** Start Source excerpt **

Curious what all the fuss is about with Public Service Loan Forgiveness? We answer your top questions, including whether forbearance on your loans in 2020 will impact your tax return.
1. What is Public Service Loan Forgiveness (PSLF)?
Public Service Loan Forgiveness is a federal program many people rely on to have their student loan balances forgiven. Under the program, you can qualify for PSLF if you meet all of the following criteria:
- you have a direct loan
- work full-time in the public sector
- make 120 qualifying monthly payments under an income-driven repayment plan
Once you check off all of the requirements, your federal loans can be forgiven. And they’re forgiven tax-free.
2. What type of employment qualifies?
It’s not about the type of job you have; it’s about your employer. You must work for one of the following organizations to qualify:
- government organizations at any level (U.S. federal, state, local, or tribal)
- non-profit organizations that are tax-exempt under Section 501(c)(3)
- AmeriCorps or Peace Corps (as a full-time volunteer)
Unfortunately, you do not qualify for PSLF if you work for:
- labor unions
- partisan political organizations
- for-profit organizations, including for-profit government contractors
3. Do private loans qualify for PSLF?
Sadly, student loans from private lenders do not qualify for PSLF. Only Federal Direct Stafford Loans (subsidized and unsubsidized), Federal Direct PLUS Loans, and Federal Direct Consolidation Loans qualify.
And if you choose to consolidate your loans, only qualifying payments made on the new Direct Consolidation Loan are counted toward the 120 payments required for PSLF. Any payments made prior to the loan consolidation do not count.
4. How do I apply for PSLF?
There are two different scenarios when it comes to applying for Public Service Loan Forgiveness.

** End Source excerpt **
** Start Data excerpts **

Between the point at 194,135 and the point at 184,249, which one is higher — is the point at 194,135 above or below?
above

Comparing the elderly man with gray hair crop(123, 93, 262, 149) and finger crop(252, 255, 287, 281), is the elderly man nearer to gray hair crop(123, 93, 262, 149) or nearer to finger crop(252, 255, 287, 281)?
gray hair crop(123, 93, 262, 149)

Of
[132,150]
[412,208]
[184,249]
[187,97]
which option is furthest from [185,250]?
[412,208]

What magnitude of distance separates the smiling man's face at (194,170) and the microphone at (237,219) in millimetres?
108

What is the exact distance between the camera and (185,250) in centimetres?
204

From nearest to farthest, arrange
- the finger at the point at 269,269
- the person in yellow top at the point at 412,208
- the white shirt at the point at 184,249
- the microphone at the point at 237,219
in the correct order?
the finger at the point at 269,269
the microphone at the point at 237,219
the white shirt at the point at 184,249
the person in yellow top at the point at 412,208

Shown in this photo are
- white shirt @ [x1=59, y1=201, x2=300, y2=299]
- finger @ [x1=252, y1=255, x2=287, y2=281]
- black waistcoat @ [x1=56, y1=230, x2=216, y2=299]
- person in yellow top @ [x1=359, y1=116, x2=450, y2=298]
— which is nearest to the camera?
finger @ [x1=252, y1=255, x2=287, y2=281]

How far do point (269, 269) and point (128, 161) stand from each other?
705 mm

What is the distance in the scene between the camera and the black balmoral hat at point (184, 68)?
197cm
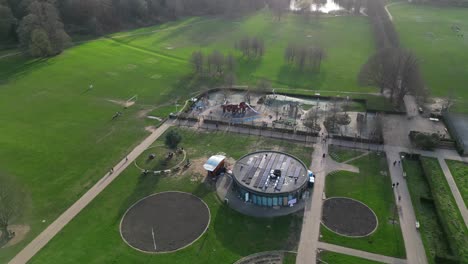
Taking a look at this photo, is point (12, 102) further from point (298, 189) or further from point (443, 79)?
point (443, 79)

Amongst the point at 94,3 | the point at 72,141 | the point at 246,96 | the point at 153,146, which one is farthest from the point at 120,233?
the point at 94,3

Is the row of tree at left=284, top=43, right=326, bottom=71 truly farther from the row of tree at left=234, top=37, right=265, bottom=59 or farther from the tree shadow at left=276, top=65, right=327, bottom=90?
the row of tree at left=234, top=37, right=265, bottom=59

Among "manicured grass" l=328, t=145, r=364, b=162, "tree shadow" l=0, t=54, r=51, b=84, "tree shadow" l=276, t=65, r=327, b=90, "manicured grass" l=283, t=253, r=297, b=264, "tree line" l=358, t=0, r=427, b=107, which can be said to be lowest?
"manicured grass" l=283, t=253, r=297, b=264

** End Data excerpts **

What this exercise asks:
(A) Check each statement below against the Public Service Loan Forgiveness text, answering yes or no and quoting the words of the text that decide it.
(i) Loans forgiven under PSLF are forgiven tax-free.
(ii) Payments made before consolidating loans count toward the 120 payments required for PSLF.
(iii) Whether you qualify for PSLF depends on the type of job you have rather than on your employer.
(B) Carry on the Public Service Loan Forgiveness text from its last sentence.

Written answers:
(A)
(i) Yes: "And they’re forgiven tax-free."
(ii) No: "Any payments made prior to the loan consolidation do not count."
(iii) No: "It’s not about the type of job you have; it’s about your employer."

(B)
- You already made 120 qualifying payments. If this is you, you must complete the Public Service Loan Forgiveness: Application for Forgiveness to apply. Find the PSLF application and additional instructions at the Federal Student Aid
- You are working toward making 120 payments. If you are still actively working toward checking off your 120 payments, you must complete and submit the Public Service Loan Forgiveness: Employment Certification annually or when you switch employers.
5. Are the forgiven loans taxable?
Good news! Any qualifying loan money forgiven under PSLF is not considered income or taxed as such. You do not need to worry about paying any federal income tax on that money.
6. How did the CARES Act relief affect loans under PSLF?
In March, the CARES Act temporarily suspended all payments on U.S. Department of Education (ED) held federal student loans and the accrual of interest on those loans until Sept. 30, 2020. Recently, the president signed an executive order to extend that date to Dec. 31, 2020. The suspension is an automatic suspension, meaning if you have qualifying federal student loans, you do not have to do anything for the suspension to go into effect. You can, however, continue to make your regular payments if you desire.
When it comes to the PSLF program, even though the repayment of most federal loans is on hold, your ability to qualify for PSLF is not. How does that work exactly? Well, it’s quite simple. If you have a Direct Loan and continue to work full-time for a qualifying employer during the suspension period, you will continue to receive credit toward PSLF as if you made normal, on-time monthly payments.
7. How does the suspension of my student loan payments affect my 2020 tax return?
The short answer? It really doesn’t. There is no penalty or last-minute payback system in place after the clock strikes midnight on Dec. 31, 2020. You shouldn’t expect to report anything different on your return than you normally do.
The only thing that likely will look slightly different is the amount of student loan interest you can deduct. Being the CARES Act reduced all interest rates on direct loans to 0% during the suspension period, your student loan interest deduction may be much smaller this year. Financially speaking, however, continuing to pay down your student loans during this time (if you can make it work) is a much better option for you than any tax benefit you’d get from writing off a greater amount of interest. That’s because any money you pay at this time goes directly toward paying down the principal amount on your loan rather than being divided between that and your interest balance.
To answer more of your PSLF questions, check out the Public Service Loan Forgiveness FAQ. For additional information on the CARES Act student loan relief, visit .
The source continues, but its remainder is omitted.